The Great Veggie Experiment| June 29, 2021
One desperate mom’s quest to get her kids to eat more veggies
Of all the things I feel mommy guilt about, my children’s vegetable intake is pretty low on the list. I’ve tried over the years, cycling through many phases including: This Looks Like a Promising Strategy; Maybe They Won’t Notice This in the Food; and most frequently, That Was a Lot of Work for Little Reward.
Twelve years into parenting, the feeling I most associate with my kids and vegetables is hopelessness. Now I choose to focus on our strengths. We’re great at fruits. Unparalleled at carb consumption.
The first time I realized that not every child’s eating habits are created equal was one Shabbos when my oldest was a toddler. We were spending the long afternoon at a friend’s house. As we sat around the table, I looked on in astonishment as my friend’s toddler, around the same age as my oldest, ate a full plate of salmon, vegetables, and rice that wasn’t just plain white —essentially a whole adult meal.
My child was eating Cheerios. I made some comment on the difference between our children’s food preferences, and my friend’s husband told me that if I’d just put a variety of food in front of my child, my child would eat it.
Even now, I can still feel the sinking sensation I experienced when I heard that if I’d only make more of an effort, things would be different.
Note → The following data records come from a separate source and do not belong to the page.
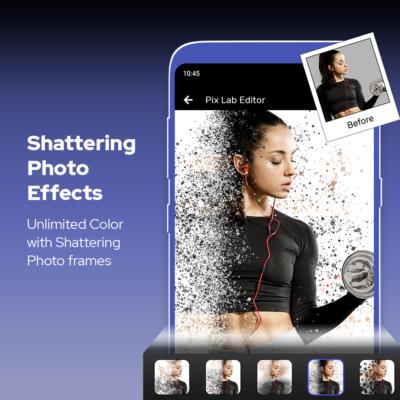 Imikimi Shattering Photo Effects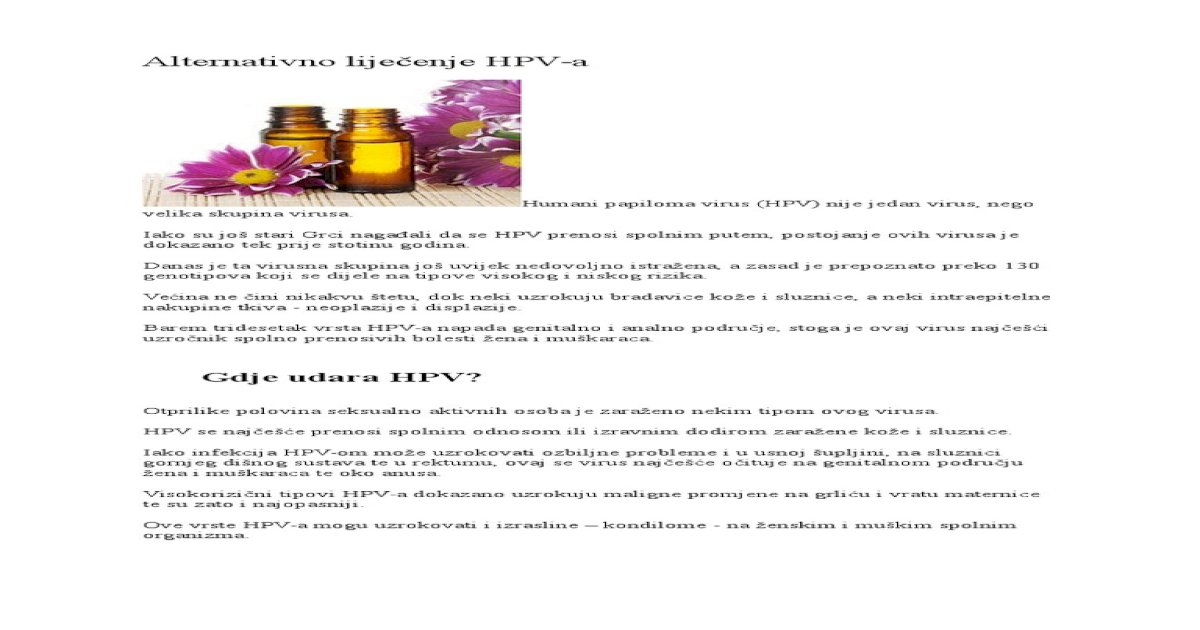 helminthosporium maydis reglează quimico
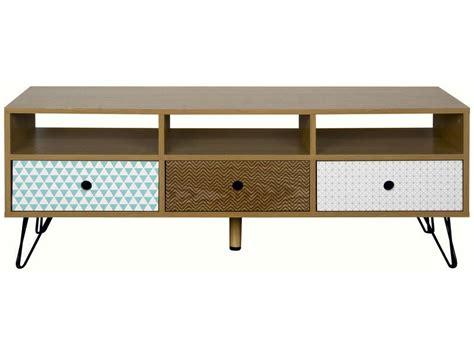 rachat de meubles a domicile 28 images rachat de meubles a domicile maison design stuhne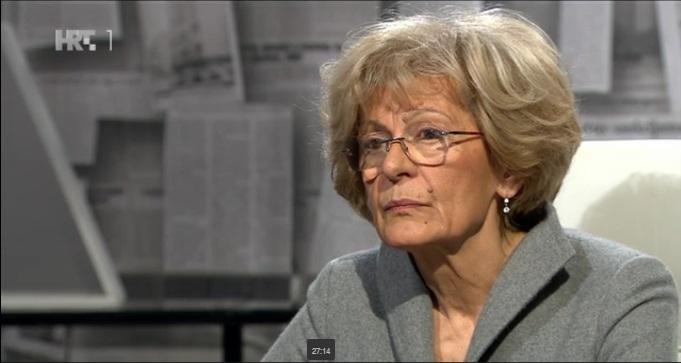 Mirjana Rakić dala ostavke na dužnosti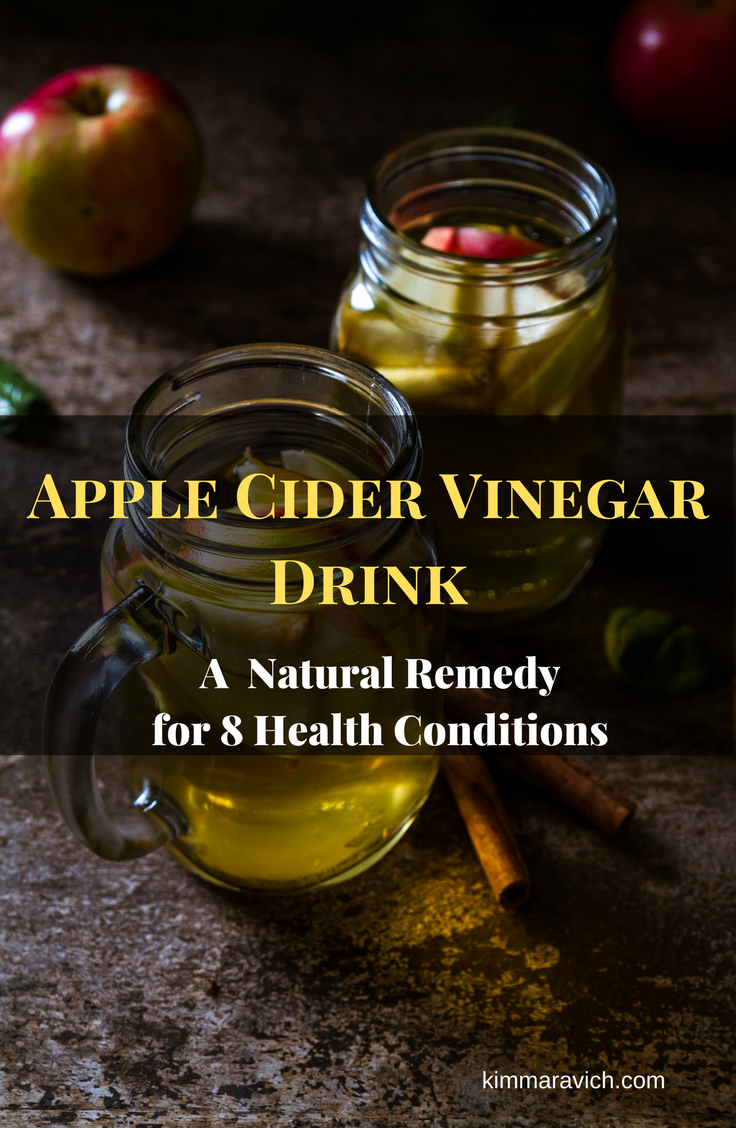 Apple cider vinegar health drink remedies; what kind of apple cider vinegar is best; health benefits of apple cider vinegar; apple cider vinegar with the mother; ACV for health; raw apple cider vinegar; unpasteurized apple cider vinegar; organic apple cider vinegar benefits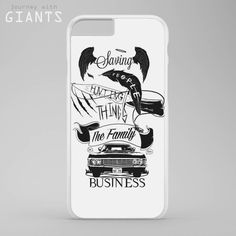 Journeywithgiants - Supernatural the Family Business Impala Quotes - iPhone 4 4S iPhone 5 5S 5C iPhone 6 6  Samsung Galaxy S4 S5 plus Note 3 Case, $18.00 (http://www.journeywithgiants.com/cases/supernatural-the-family-business-impala-quotes-iphone-4-4s-iphone-5-5s-5c-iphone-6-6-samsung-galaxy-s4-s5-plus-note-3-case/)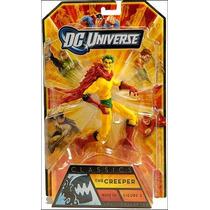 ° Dc Universe By Mattel The Creeper Wave 16 Con Pieza Bane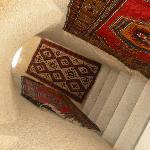 お部屋へ行く階段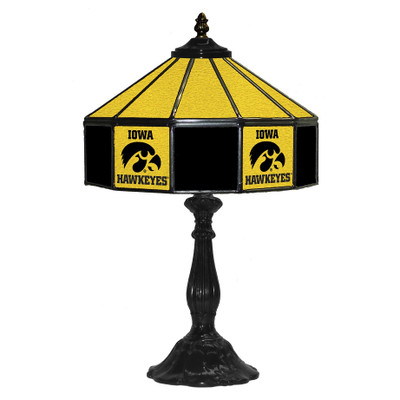 Iowa Hawkeyes 21 in Glass Table Lamp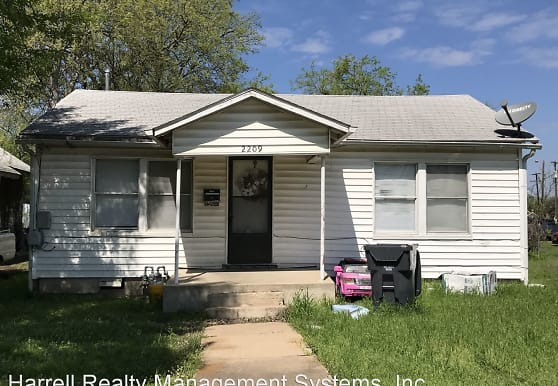 2209 Cleveland Ave, Waco, TX
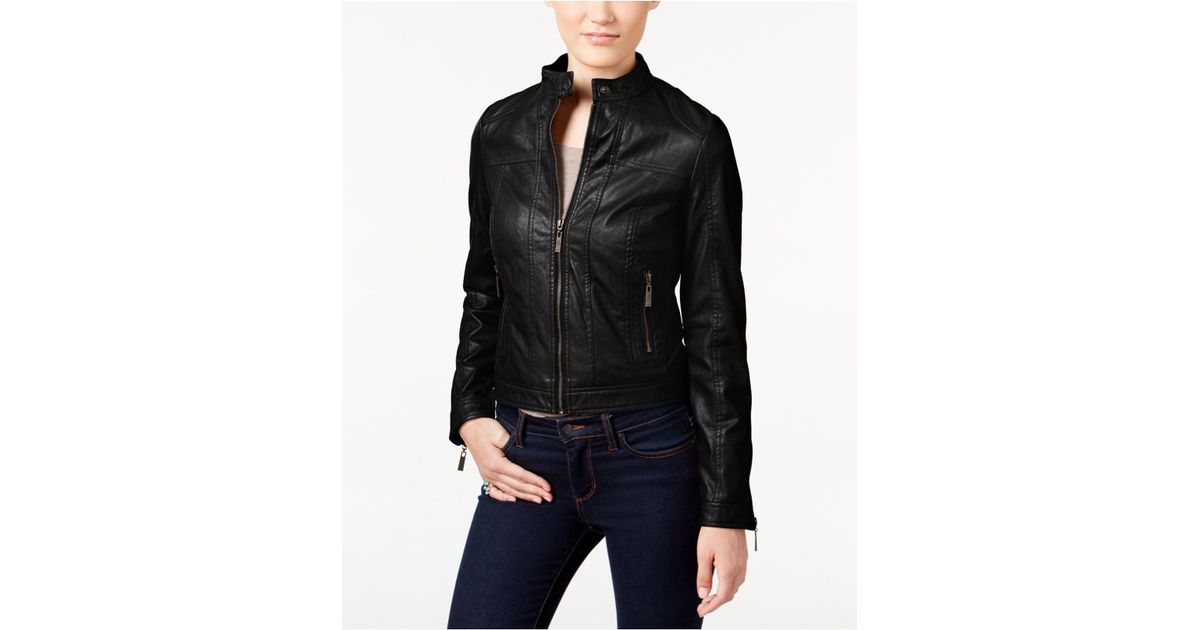 Jou jou Juniors' Zipper-front Faux-leather Jacket in Black | Lyst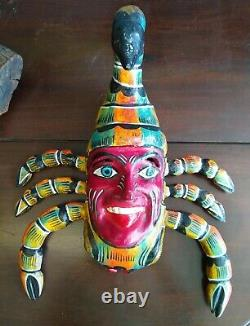 Scorpion Mask Hand Carved Mexican Wooden Carving Figure Vintage Folk Art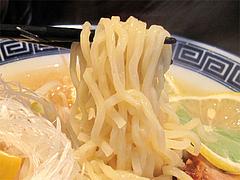 料理:塩レモンラーメンの太麺@中華そば行徳家・野間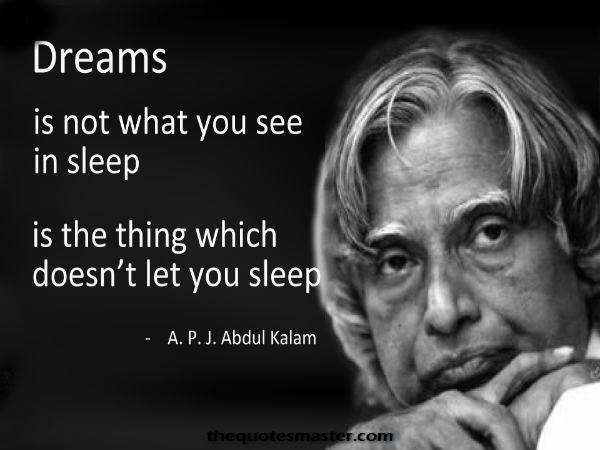 "Abdul Kalam top inspiring Image Quotes and sayings ""missile man of India"""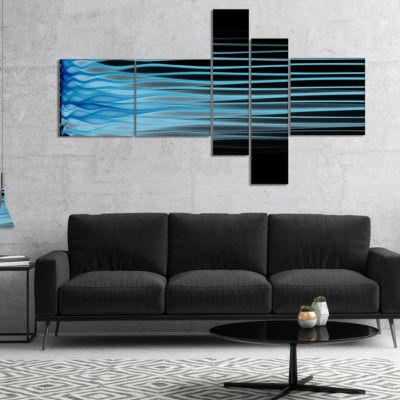 Designart Light Blue Fractal Flames Multipanel Abstract Art On Canvas - 5 Panels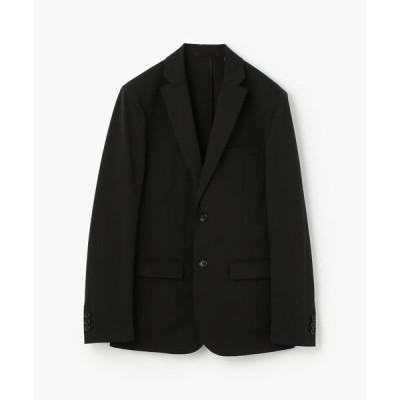 【KNOTT MEN】ストレッチポリエステル テーラードジャケット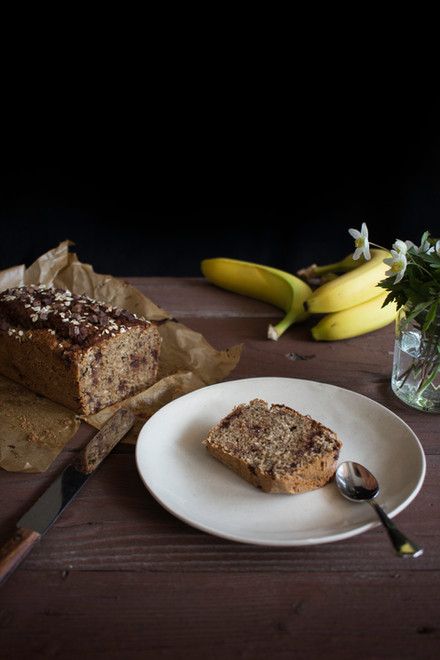 Veganes, glutenfreies Banana Bread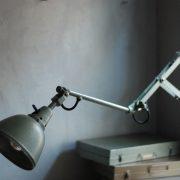 lampen-618-midgard-nr-110-scherenleuchte-originalerhalt-scherenlampe-curt-fischer-hammerschlag-hammertone-scissor-lamp-wall-bauhaus_61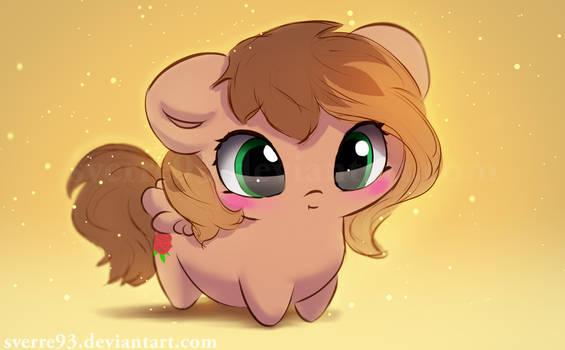 Potato pony commission: KathrineTheGamerPony oc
In front of my child, that meal would’ve remained untouched. Hence the Cheerios diet and my decision to relegate vegetable intake to the “battles that aren’t worth fighting” category.
Recently though, a healthcare professional went into excruciating detail about how crucial it is for my children, aged two through twelve, to get the appropriate amount of nutrients from vegetables because of their huge impact on brain development. My dormant mommy guilt rocketed right up to the “I’m completely failing my children” level.
So when Family First asked if I’d be interested in trying to get my children to eat more vegetables and then write up the results, I was all for it. Taking on something like this as a fun project is much less terrifying than doing it because of the pressure of parental responsibility!
To start, I put the question of how to increase my children’s vegetable intake out there on social media. Answers came pouring in. People apparently love to talk about their strategies and their successes — or lack thereof.
There were some suggestions that I liked but weren’t relevant for this article, such as growing our own vegetables (not enough time to do that), start the good eating habits when they’re babies (that ship has sailed), or to simply keep junk out of the house (I don’t want a full-scale revolt, thank you very much).
And then there were some validating responses from what I consider my kind of people: “Tried everything. I’ve officially surrendered,” and “Does M&M yogurt count as a health food?”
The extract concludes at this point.